[Collected data entries]
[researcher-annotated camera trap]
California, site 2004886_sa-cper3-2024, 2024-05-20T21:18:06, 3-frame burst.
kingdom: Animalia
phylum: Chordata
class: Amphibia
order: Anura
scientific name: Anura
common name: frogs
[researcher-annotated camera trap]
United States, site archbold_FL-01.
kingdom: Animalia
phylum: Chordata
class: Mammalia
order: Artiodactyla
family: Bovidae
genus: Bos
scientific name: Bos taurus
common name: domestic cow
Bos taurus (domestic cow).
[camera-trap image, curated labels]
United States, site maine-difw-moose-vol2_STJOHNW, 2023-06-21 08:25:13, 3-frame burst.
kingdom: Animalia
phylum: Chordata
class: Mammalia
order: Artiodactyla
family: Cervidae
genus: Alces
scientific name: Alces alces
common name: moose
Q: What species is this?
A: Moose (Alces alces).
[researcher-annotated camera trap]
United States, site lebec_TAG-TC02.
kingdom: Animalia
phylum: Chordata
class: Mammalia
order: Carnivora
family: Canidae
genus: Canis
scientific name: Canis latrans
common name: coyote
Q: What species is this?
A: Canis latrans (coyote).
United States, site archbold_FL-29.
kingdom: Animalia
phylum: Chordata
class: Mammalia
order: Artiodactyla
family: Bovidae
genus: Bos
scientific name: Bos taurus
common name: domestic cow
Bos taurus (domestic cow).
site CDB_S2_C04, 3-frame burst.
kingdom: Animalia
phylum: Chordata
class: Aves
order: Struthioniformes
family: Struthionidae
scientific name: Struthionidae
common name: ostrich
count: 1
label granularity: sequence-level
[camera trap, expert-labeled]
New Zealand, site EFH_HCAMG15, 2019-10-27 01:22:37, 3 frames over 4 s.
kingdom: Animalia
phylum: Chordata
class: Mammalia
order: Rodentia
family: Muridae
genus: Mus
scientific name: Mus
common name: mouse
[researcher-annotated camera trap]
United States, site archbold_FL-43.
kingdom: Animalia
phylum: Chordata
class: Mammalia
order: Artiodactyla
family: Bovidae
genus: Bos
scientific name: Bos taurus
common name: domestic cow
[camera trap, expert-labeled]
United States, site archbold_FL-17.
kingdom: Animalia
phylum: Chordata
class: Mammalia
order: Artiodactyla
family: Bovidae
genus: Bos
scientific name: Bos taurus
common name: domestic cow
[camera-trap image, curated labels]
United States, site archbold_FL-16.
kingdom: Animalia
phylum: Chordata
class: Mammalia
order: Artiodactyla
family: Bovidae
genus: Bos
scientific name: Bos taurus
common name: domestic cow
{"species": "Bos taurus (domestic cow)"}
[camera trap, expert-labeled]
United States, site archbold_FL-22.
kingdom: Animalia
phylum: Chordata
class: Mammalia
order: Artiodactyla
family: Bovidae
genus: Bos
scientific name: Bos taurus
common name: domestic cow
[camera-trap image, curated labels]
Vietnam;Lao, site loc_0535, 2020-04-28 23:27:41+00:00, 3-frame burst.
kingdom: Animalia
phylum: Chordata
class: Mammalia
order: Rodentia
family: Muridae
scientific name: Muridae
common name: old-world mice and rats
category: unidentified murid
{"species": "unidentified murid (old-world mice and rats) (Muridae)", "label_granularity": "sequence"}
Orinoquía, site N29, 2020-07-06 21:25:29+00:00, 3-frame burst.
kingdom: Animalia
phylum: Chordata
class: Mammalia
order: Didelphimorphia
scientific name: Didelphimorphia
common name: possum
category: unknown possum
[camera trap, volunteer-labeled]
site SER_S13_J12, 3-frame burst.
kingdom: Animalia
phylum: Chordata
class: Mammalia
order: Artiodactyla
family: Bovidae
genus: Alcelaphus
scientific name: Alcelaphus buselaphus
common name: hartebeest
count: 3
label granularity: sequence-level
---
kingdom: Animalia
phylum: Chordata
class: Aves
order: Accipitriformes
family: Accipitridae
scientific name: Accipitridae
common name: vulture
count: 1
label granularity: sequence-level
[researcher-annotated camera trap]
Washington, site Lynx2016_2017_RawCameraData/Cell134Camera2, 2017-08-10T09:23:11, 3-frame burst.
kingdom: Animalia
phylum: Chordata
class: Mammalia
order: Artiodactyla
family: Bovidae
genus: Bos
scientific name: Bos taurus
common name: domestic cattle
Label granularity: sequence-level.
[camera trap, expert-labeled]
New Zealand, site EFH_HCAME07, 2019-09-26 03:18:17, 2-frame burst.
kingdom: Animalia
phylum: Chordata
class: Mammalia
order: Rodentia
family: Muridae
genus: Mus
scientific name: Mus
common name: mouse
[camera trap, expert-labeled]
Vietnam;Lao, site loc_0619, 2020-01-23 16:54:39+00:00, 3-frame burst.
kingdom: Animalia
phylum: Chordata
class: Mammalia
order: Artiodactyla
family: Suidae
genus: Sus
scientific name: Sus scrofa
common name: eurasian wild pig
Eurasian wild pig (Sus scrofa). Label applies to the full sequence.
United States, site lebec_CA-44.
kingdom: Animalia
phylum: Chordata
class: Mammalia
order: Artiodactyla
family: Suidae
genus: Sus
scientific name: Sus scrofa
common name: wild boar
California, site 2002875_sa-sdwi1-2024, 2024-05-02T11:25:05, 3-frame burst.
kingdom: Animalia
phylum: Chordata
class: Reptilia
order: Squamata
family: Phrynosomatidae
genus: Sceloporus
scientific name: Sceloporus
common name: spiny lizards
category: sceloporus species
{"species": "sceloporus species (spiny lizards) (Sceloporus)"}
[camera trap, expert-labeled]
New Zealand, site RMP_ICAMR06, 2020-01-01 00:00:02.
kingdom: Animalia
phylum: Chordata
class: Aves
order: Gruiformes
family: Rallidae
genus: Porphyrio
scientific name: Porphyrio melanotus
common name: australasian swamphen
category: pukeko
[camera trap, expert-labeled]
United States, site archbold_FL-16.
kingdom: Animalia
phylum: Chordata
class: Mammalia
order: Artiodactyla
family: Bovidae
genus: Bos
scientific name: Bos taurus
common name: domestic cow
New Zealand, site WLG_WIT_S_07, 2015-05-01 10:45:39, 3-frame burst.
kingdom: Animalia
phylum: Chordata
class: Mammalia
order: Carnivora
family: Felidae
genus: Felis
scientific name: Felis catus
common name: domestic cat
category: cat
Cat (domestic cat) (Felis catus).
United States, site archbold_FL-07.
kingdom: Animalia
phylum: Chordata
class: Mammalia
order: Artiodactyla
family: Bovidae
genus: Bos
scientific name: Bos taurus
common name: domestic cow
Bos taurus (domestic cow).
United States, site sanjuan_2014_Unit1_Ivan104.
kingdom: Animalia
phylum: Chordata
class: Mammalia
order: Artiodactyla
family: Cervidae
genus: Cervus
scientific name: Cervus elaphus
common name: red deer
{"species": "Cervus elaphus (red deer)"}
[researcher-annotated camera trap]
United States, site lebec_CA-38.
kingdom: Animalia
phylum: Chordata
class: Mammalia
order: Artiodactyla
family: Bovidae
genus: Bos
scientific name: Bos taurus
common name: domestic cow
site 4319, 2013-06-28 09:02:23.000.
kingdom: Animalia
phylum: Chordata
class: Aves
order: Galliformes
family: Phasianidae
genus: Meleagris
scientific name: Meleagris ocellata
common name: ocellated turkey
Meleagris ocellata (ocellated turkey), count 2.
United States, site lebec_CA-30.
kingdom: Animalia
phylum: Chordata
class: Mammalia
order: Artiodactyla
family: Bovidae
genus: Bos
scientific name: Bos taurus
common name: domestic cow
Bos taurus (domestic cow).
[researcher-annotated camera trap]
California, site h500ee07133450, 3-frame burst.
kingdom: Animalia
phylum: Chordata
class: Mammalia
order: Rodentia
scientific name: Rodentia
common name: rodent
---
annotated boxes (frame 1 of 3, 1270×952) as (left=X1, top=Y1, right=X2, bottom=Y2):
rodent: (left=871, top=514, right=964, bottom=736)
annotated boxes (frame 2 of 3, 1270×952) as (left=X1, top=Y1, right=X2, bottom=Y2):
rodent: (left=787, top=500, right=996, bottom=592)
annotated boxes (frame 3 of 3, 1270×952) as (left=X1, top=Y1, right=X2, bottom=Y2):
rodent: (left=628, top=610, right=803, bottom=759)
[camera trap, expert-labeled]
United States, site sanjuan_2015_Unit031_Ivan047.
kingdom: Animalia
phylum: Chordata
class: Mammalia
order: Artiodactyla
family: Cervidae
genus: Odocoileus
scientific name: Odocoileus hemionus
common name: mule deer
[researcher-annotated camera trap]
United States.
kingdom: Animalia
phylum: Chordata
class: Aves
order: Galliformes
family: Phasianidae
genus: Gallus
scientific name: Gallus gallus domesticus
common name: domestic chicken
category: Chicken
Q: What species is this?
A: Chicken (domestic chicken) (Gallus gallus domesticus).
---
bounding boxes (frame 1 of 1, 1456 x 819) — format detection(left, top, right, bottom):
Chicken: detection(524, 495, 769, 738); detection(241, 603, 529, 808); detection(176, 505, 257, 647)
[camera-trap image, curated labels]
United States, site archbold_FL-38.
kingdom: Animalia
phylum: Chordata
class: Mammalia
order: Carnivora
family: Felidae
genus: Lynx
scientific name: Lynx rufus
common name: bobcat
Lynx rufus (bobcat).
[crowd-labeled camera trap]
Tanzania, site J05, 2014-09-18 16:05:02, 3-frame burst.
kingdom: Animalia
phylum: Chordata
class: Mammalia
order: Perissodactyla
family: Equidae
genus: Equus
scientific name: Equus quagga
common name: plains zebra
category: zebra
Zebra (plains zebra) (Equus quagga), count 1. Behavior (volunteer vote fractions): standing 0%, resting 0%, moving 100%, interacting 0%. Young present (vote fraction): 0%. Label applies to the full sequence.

Activity: Copy exactly the lines above, from the one containing "genus: Lynx" through the very last line.

Response below:
genus: Lynx
scientific name: Lynx rufus
common name: bobcat
Lynx rufus (bobcat).
[crowd-labeled camera trap]
Tanzania, site J05, 2014-09-18 16:05:02, 3-frame burst.
kingdom: Animalia
phylum: Chordata
class: Mammalia
order: Perissodactyla
family: Equidae
genus: Equus
scientific name: Equus quagga
common name: plains zebra
category: zebra
Zebra (plains zebra) (Equus quagga), count 1. Behavior (volunteer vote fractions): standing 0%, resting 0%, moving 100%, interacting 0%. Young present (vote fraction): 0%. Label applies to the full sequence.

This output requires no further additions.